I’ve been thinking about this framing for a while, and I think it captures the fundamental architectural split in AI tooling better than anything else I’ve come up with.

There are two ways to give an AI the context it needs. The industry picked one. I think they picked wrong.

How every tool works today

The pattern is the same everywhere. Your AI tool scans your codebase — files, directory structure, maybe some git history. Stuffs as much as it can into the context window. Sends the whole thing to the LLM. Hopes the model finds the relevant parts.

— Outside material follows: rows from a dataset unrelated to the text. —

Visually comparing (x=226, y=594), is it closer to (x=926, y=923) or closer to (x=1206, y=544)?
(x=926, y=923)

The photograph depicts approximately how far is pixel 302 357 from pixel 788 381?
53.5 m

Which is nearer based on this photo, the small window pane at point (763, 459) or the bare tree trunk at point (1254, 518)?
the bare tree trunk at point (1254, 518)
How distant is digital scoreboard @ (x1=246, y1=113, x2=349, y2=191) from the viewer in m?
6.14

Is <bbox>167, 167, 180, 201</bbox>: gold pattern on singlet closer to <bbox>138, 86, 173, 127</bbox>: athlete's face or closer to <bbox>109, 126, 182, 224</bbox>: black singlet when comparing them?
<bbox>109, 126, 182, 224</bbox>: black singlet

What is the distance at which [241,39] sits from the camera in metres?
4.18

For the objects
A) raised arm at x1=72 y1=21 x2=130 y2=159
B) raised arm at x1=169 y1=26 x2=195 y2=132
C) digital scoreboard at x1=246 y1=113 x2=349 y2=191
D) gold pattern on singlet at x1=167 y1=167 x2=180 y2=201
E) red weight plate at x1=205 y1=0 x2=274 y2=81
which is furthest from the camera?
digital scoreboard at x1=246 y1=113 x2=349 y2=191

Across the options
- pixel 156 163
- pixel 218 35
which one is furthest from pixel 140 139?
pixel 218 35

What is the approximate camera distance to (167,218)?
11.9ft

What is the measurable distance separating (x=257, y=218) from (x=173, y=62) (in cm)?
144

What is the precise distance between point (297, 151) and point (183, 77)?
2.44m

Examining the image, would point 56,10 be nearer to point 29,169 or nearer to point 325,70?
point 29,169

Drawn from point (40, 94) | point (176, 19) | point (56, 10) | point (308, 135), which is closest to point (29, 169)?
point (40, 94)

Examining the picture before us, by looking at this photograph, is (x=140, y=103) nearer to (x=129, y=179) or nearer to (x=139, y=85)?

Cursor calls it “codebase indexing.” Copilot calls it “code referencing.” Claude Code reads files on demand. The implementation varies, but the architecture is identical: dump everything in, let the model sort it out.

I call this the Scan approach. And it has problems I don’t think are fixable within the paradigm.

Why scanning breaks

Context windows are finite. A medium-sized project has millions of tokens of source code. You can’t fit it all. So the tool has to guess which files matter — and it guesses wrong constantly. I’ve watched tools include entire test directories when the task is about production code, or load a database migration file when the engineer is working on a frontend component.

More fundamentally: scanning is O(n). As your codebase grows, the problem gets worse. More files to index. More irrelevant context diluting the relevant parts. More tokens wasted on code the model doesn’t need for the current task.

But here’s the thing that really gets me: scanning can only see code. Your codebase contains source files. It doesn’t contain why you chose your architecture. It doesn’t contain the error pattern that burned two engineers last month. It doesn’t contain the fact that your frontend team prefers composition over inheritance, or that the one person who understands the billing pipeline just went on leave.

No amount of codebase scanning will surface this knowledge. It doesn’t live in files. It lives in conversations, decisions, and people’s heads.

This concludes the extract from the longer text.